On the flip side, there is growing concern from others that the COVID-19 deaths are being underreported. The CDC has been providing a report of the number of deaths across the nation compared to the expected deaths based on historical trends. Over a 2-month period the actual death toll exceeded the expected number of deaths by over 10,000. Many posit that these deaths may well be undiagnosed COVID-19 deaths. Although there are other possible reasons for this increase in deaths due to the impact to our traditional healthcare services caused by the coronavirus pandemic. These other possible causes are highlighted in our study of the “Hidden Casualties of COVID-19”.
As highlighted above, the ability to attest to the accuracy of COVID-19 data is a challenge.
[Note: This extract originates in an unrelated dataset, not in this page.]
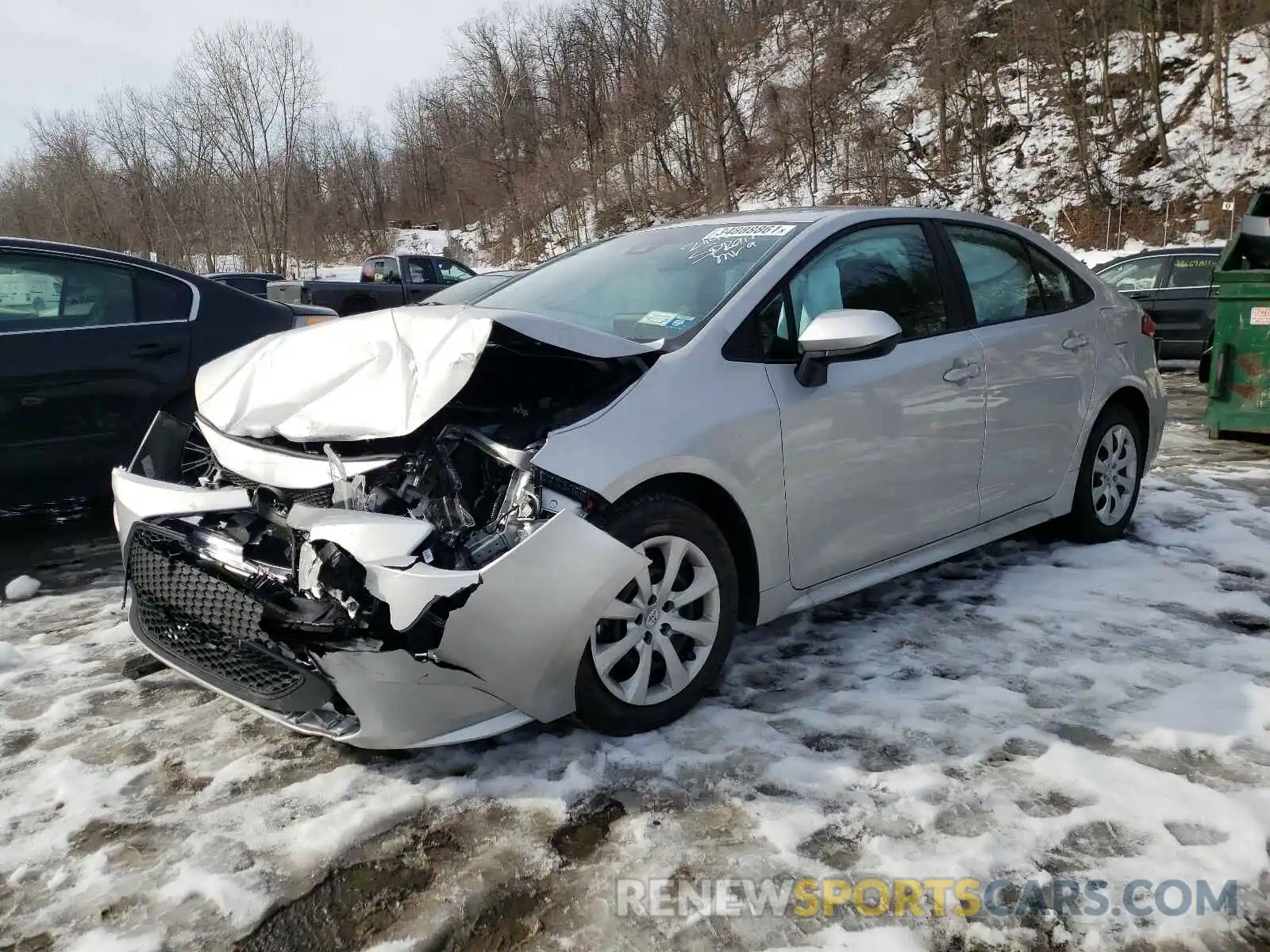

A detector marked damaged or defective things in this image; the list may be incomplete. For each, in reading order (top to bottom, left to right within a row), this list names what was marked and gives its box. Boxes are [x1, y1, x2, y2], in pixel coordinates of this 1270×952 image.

This is not surprising while in the midst of a pandemic, and some of these data are likely to be modified in some manner in the future. But it does serve to highlight the fact that data is critical to how we approach public health and medicine in general. And the impacts of COVID-19 will be felt throughout the healthcare system well beyond the pandemic itself.
As of the writing of this article the death toll attributed to COVID-19 has just surpassed 100,000. A devastating number. While we will not know the total deaths in the US for 2020 for quite some time, the average number of deaths in the US approximates 2,800,000 individuals a year (or 860 deaths per 100,000).
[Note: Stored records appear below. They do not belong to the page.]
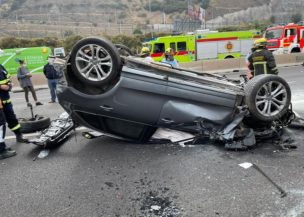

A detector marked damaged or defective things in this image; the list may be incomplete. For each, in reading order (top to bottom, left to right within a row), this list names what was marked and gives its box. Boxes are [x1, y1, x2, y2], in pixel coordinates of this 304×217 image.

broken car part on road [54, 36, 294, 149]
overturned gray car [55, 37, 294, 149]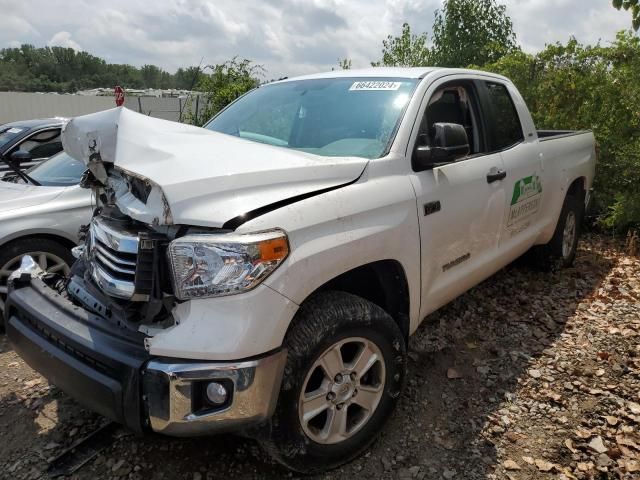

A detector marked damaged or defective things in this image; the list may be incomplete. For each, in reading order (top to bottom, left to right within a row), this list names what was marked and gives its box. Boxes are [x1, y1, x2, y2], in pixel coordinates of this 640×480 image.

crumpled hood [0, 180, 65, 214]
crumpled hood [63, 108, 370, 228]
broken headlight [170, 230, 290, 300]
bent bumper [5, 274, 284, 436]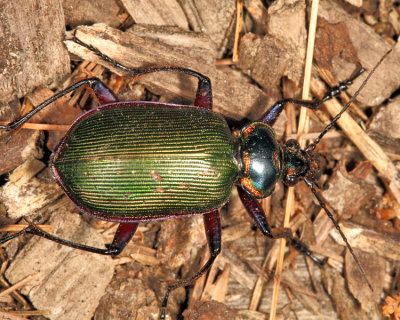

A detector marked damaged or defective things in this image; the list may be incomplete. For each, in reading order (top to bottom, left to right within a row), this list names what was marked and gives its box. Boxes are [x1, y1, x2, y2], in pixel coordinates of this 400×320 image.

splintered wood piece [0, 0, 69, 102]
splintered wood piece [119, 0, 188, 30]
splintered wood piece [65, 23, 270, 119]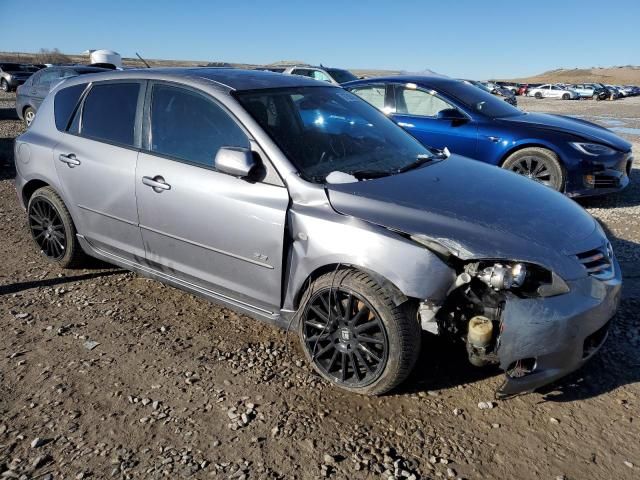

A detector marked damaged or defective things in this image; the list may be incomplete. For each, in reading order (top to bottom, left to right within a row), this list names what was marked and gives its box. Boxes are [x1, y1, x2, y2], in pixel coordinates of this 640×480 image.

damaged silver hatchback [15, 68, 624, 398]
cracked headlight assembly [470, 260, 568, 298]
crushed front bumper [496, 258, 620, 398]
While projections anticipated an increase in the number of deaths due to the aging of the US society, we will likely see an increase over projections due to the pandemic.
So, will this impact our nation’s ability to accurately use the data for long-term disease research? Will these numbers skew the overall statistics being tracked by researchers focused on specific diseases, targeted demographics, or underserved markets? The answer is not clear. However, the extent to which this is the case may depend on how researchers choose to use the data they receive.
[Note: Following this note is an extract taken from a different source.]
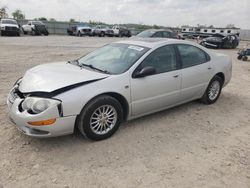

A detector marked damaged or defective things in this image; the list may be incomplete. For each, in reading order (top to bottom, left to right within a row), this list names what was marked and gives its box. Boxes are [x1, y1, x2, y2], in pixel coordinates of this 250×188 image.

It is important to note, however, that as a percent of total deaths the COVID-19 pandemic is still rather small. 100,000 deaths compared to the average of 2.8 million represents 3.6% of the overall deaths we anticipate, and roughly 31 deaths per 100,000. A large number to be sure, but perhaps less statistically impactful than one might initially fear. As we learn more of the specific comorbidities involved, we can further identify those conditions that will be most impacted. Currently it would appear that those with diabetes and hypertension have been impacted the most. Additionally, for those studying the impact to race and ethnicity it is also clear that deaths have impacted African Americans at a higher rate than others, and may have in fact impacted Native Americans at a rate considerably higher (although tracking this data can be challenging for a host of reasons).
Ultimately time will tell as to the impact of COVID-19 on the cause of death reporting, and the downstream impact on long-term studies. There will be an impact for sure, but in many cases, it may be somewhat negligible. In others, however, the impacts may be much more significant.